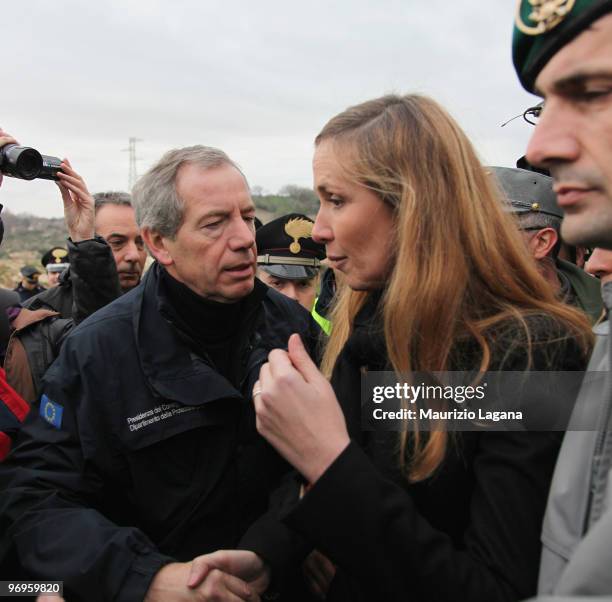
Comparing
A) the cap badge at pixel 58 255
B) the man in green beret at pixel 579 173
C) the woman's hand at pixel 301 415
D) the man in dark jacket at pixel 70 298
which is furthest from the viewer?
○ ○ ○
Exercise requirements
Output a faithful copy of the data, with each picture left out.

Result below
Comparing
A) the cap badge at pixel 58 255
B) the man in green beret at pixel 579 173
C) the woman's hand at pixel 301 415
D) the man in dark jacket at pixel 70 298
which is furthest from the viewer?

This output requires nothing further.